Ja aber ich sag mal, jeder Gegenstand kann in den falschen Händen zu einer Waffe werden. Ein Auto kann genauso ein Tötungswerkzeug sein wie ein Zimmermannshammer.

Bei Sachen wie Bundeswehr oder Polizei lernt man zweifelsfrei den Umgang mit Waffen aber man lernt auch gleichzeitig, welche Verantwortung dies bedeutet. Warum müssen Grundwehrdienstleistende wohl vor jedem Schießen und jeder Waffenausbildung die Sicherheitsbestimmungen aufzählen ?


----------



## Falathrim (3. April 2009)

Stancer schrieb:


> Bei Sachen wie Bundeswehr oder Polizei lernt man zweifelsfrei den Umgang mit Waffen aber man lernt auch gleichzeitig, welche Verantwortung dies bedeutet. Warum müssen Grundwehrdienstleistende wohl vor jedem Schießen und jeder Waffenausbildung die Sicherheitsbestimmungen aufzählen ?

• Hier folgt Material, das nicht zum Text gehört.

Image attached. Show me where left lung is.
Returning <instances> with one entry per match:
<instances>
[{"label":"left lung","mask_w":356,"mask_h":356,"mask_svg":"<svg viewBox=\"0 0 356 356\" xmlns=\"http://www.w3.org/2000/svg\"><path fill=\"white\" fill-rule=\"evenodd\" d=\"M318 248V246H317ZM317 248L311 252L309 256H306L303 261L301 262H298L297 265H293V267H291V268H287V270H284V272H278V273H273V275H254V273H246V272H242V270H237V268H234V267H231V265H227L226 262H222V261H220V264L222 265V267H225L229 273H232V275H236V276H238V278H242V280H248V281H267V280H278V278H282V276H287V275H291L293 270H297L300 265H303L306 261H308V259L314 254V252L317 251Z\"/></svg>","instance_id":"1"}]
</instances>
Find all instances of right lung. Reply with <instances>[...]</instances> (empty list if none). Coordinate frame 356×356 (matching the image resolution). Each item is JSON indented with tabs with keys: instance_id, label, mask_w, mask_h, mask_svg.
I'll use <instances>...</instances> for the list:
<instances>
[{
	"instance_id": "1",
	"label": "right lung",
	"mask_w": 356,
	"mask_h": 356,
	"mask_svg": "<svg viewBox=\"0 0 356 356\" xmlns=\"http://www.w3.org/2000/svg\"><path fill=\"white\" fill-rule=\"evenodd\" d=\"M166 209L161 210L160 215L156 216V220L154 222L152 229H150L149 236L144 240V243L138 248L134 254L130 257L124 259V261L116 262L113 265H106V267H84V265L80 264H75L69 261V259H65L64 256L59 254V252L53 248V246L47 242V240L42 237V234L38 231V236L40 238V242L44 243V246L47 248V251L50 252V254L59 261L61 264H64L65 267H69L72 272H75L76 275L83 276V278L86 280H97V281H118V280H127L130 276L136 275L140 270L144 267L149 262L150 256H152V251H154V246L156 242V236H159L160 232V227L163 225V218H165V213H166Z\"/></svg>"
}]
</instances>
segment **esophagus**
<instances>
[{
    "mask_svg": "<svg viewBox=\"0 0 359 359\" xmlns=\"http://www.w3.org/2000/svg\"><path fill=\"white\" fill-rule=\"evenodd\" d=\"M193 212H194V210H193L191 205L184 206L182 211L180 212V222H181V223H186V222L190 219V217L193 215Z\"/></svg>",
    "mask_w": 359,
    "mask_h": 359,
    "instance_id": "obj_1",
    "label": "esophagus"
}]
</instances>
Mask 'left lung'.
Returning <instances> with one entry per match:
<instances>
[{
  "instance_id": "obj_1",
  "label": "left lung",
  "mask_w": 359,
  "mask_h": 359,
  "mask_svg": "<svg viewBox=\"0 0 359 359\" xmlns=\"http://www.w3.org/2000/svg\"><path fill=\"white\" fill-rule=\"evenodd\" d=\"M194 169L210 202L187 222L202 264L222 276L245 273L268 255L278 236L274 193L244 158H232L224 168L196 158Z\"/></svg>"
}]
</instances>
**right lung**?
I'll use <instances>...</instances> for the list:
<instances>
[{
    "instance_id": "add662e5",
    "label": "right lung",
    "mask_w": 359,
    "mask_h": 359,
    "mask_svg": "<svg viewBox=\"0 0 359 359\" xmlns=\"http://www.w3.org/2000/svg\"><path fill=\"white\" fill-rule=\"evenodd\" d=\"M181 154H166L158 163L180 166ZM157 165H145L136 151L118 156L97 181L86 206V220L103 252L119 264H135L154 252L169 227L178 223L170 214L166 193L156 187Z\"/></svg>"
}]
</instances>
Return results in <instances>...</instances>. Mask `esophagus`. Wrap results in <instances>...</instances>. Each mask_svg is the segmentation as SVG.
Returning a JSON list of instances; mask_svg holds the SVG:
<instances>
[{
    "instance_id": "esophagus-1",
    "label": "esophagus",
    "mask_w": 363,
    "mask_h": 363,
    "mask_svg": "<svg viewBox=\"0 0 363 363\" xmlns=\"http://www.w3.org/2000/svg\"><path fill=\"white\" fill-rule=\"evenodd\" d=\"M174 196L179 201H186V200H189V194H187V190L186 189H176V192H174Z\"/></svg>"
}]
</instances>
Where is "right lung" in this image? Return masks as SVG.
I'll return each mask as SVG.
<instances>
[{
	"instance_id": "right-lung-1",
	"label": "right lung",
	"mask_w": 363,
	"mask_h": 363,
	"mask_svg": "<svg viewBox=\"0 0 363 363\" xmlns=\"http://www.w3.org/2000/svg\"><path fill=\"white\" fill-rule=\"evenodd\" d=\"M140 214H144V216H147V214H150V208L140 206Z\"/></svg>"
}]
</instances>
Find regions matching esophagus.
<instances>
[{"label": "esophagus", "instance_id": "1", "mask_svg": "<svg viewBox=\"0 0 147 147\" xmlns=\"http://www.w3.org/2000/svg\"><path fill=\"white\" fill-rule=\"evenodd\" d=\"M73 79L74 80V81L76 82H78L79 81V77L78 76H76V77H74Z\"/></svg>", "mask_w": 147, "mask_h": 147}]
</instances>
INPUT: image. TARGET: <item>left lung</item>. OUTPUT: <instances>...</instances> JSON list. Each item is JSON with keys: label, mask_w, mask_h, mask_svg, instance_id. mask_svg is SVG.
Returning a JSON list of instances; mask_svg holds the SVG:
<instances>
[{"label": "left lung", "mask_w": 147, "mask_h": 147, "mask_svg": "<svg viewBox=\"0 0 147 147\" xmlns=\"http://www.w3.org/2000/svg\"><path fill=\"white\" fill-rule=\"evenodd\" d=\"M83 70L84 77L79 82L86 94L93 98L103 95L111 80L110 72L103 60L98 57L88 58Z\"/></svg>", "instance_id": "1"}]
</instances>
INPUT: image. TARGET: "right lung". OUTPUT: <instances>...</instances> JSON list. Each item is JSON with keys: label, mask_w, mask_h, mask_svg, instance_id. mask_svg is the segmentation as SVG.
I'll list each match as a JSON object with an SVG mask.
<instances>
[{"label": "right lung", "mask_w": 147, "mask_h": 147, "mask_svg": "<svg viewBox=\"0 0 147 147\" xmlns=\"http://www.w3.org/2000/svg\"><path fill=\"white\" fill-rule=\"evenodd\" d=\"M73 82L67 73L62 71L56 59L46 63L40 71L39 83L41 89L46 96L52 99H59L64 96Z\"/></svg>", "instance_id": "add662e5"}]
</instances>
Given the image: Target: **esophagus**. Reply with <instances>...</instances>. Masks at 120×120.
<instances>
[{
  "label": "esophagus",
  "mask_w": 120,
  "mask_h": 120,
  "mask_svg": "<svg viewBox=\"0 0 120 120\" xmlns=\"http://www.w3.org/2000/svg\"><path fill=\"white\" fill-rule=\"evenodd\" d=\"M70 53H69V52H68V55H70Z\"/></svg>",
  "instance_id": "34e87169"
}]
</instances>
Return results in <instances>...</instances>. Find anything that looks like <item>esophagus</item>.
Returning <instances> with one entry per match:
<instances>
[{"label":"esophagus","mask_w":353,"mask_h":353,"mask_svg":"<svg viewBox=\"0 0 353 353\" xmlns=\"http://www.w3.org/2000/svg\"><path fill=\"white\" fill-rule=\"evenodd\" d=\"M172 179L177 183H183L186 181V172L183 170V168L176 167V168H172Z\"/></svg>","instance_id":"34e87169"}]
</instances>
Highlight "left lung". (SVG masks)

Damit sie darüber die Menschenrechte vergessen. Denn das ist Tötungstraining, wenn ein Mensch den anderen tötet ist das Mord und jeder Mensch hat das Recht zu leben 


			Dieser Inhalt steht nur eingeloggten Mitgliedern zur Verfügung.


----------



## Teraluna (3. April 2009)

Die meisten handfeuerwaffen in deutschland sin din den händen von Sportschützen und Jägern!

MFG 
Teraluna


----------



## Francis MacBeth (3. April 2009)

schaut EUch mal die Bilder auf "Über mich" an: http://www.joachimherrmann.de/
Ich selbst nehme vor allem am vierten Bild, also das zweite von oben in der zweiten Spalte anstoß.
Farbentragend und schlagend, ansich bin ich ja der Meinung jeder kann fast alles machen was man will aber wer diese Burschen in Hundertschaften, sturzbesoffen mit ihren Degen schon erleben durfte, weiß welches mulmiges Gefühl dabei aufkommt.


----------



## Stancer (3. April 2009)

Falathrim schrieb:


> Damit sie darüber die Menschenrechte vergessen. Denn das ist Tötungstraining, wenn ein Mensch den anderen tötet ist das Mord und jeder Mensch hat das Recht zu leben
> 
> 
> Dieser Inhalt steht nur eingeloggten Mitgliedern zur Verfügung.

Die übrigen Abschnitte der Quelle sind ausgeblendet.